There are a few differences between Brown’s latest novel and its predecessors, but not that many. Consider this: Robert Langdon runs around a world-class city with a beautiful scientist, piecing together historical clues to avert a terrible event while trying to outwit a spiritually-motivated antagonist with a penchant for self-mutilation. Familiar? Yes. Good enough for a third go-around? Well, why not?
This time, “Symbologist” (aka; trivia-master) Robert Langdon is called to Washington, where he gets to talk masonry with a woman studying pseudo-sciences. They race around and under official buildings, survive attempts on their lives and spend half a day citing encyclopedia snippets at each other. Surprisingly enough, it’s fun: While The Lost Symbol is a bit too familiar to create the same enthralling feeling as its predecessor, its accumulation of cheap stock thriller situations, short cliffhanging chapters, plausible-sounding details and compelling imagery makes it hard to stop reading. It’s not refined but it’s got the essence of genre fiction entertainment. The writing is even a bit better than in the previous books… or at least not quite as awful.

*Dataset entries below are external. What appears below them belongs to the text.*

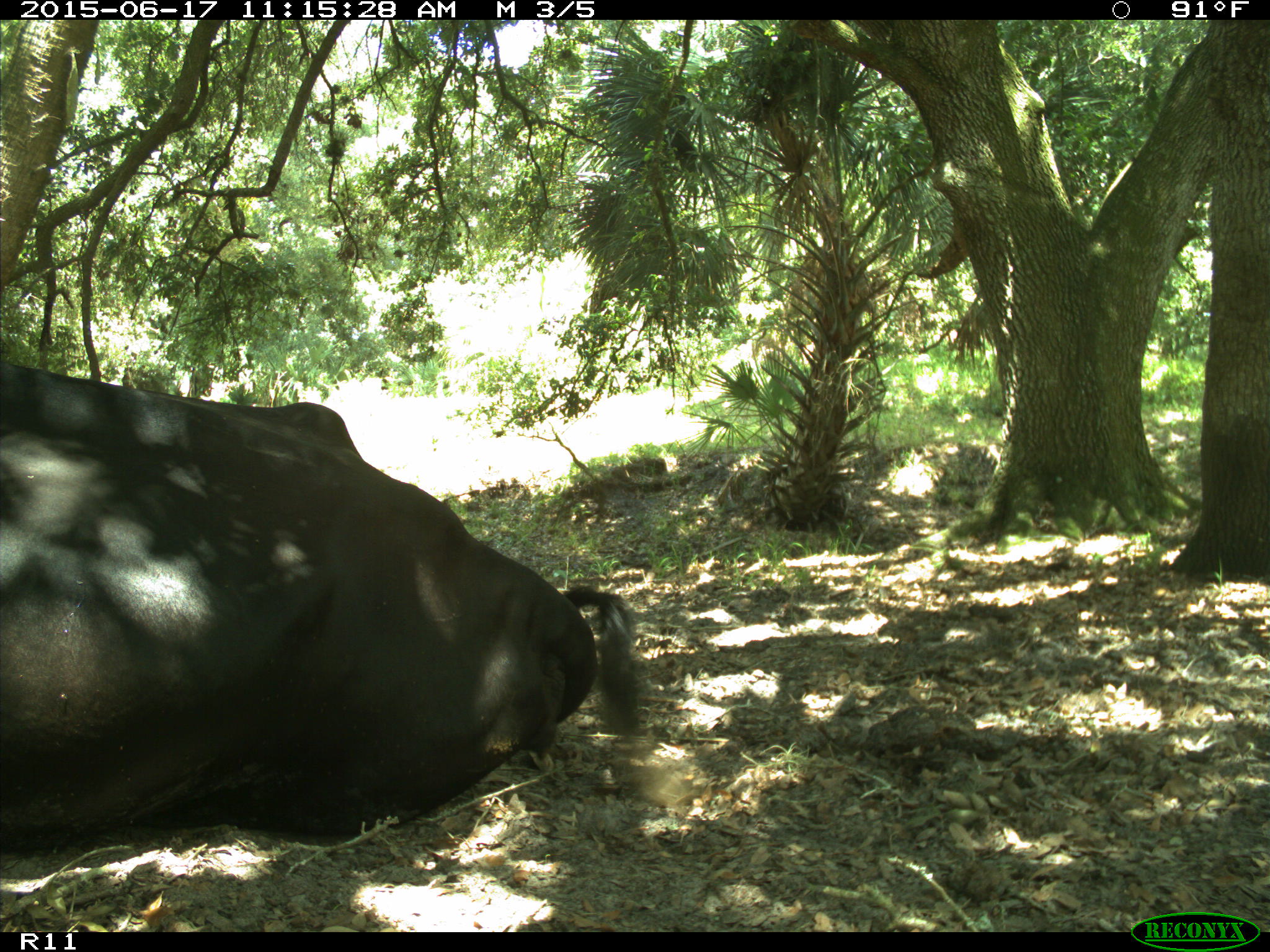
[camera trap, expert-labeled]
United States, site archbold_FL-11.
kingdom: Animalia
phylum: Chordata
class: Mammalia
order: Artiodactyla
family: Bovidae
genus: Bos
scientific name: Bos taurus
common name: domestic cow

The Lost Symbol even shows that Brown can have a sense of humor about himself: Early on, he takes potshots at the controversy about his previous novel (“My book group read your book about the sacred feminine and the church! What a delicious scandal that one caused!” [P.8]), his image (“He was wearing the usual charcoal turtleneck.” [P.8]) and, later on, editors complaining about the lateness of his novel (“You owe me a manuscript.” [P.176]). While the suspense is usually too talky to be gripping, there are at least two memorable sequences in the book, one taking place in a completely dark hangar, and the other one pushing the whole “Character’s dead. Dead-dead-dead.” shtick as far as it can go, and then a little bit further for good measure. Cheap twists abound, although Brown does manage to do a few interesting things with parallel storytelling at times.

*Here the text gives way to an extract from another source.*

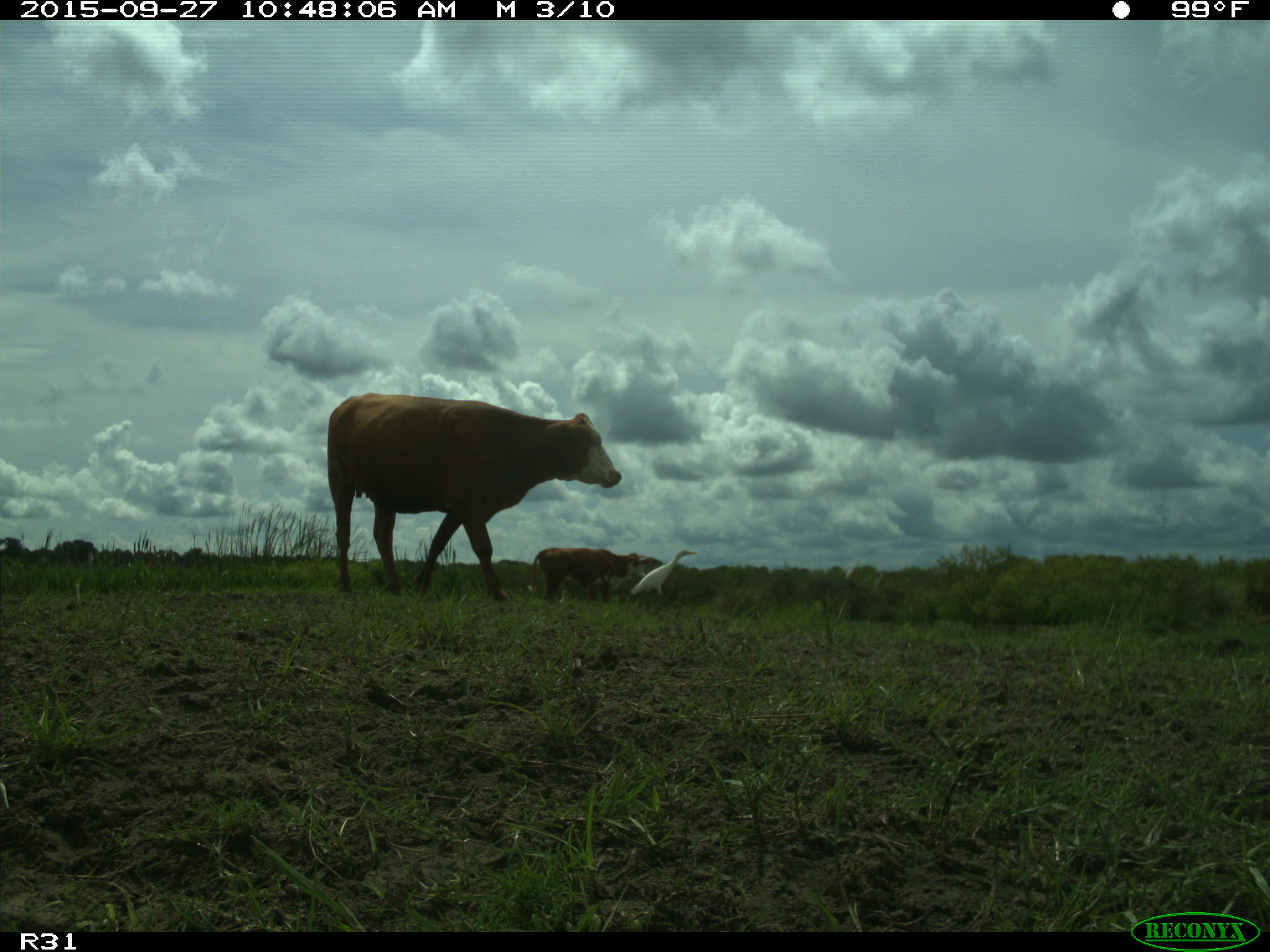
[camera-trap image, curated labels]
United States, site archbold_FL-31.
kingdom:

Sadly, The Lost Symbol occasionally gets muddled on the shoals of yadda-yadda pseudoscience discredited back in the seventies but revived today as “noetic science” thanks to quantium jargon. Brown may swear up and down that all the science in his book is true, but we know better. (As a computer specialist, I’m usually disappointed whenever Brown discusses computers, and this novel has its share of IT nonsense as well.) The pseudo-science, thankfully, doesn’t really affect the major plot lines of the book, but it’s a distracting-enough subplot that the novel could have dispensed with.
Ironically, it almost takes mental muscles shaped by science-fiction to truly appreciate what Brown is attempting in the last tenth of the novel. What he frequently does well (and what many imitators often forget) is to present a series of conceptual breakthroughs, big and small, that reveal the true shape of the world to protagonists and readers alike. This is rarely as obvious as in the last fifty pages of The Lost Symbol: Once past the final action climax, the main plotline of the novel has been wrapped up with a few chapters still left to go. It’s all over but for a few more revelations, which may be more conceptually important to Brown than the end of the thriller plot-line: The novel concludes on a pair of scenes meant to evoke a strong sense of wonder, and science-fiction readers will have been trained to respond well to such revelations.
As for everyone else, well, the old saw hold true: “If you liked The Da Vinci Code, then…” yes, you’re going to like The Lost Symbol. Conversely, those who hated Brown’s previous novels won’t be seduced by this one. It is what it is, and if the same mixture of elements could have been quite a bit more interesting in better hands, it does manage to outdo many of the so-called “Da Vinci clones” in delivering the mixture of trivia, thrills, nonsense and fast pacing that we’ve come to expect from Brown. It may be late in coming, but it does deliver.
(Amateur puzzle-solvers will be happy to note that the US dust jacket sports at least four puzzles, and a few Easter Eggs. I wasted an enjoyable thirty minutes solving two puzzles before rushing to read the solutions on-line. As for the Easter Eggs, one of them will make you feel better about the recent loss of the traditional Doubleday “Anchor” logo.)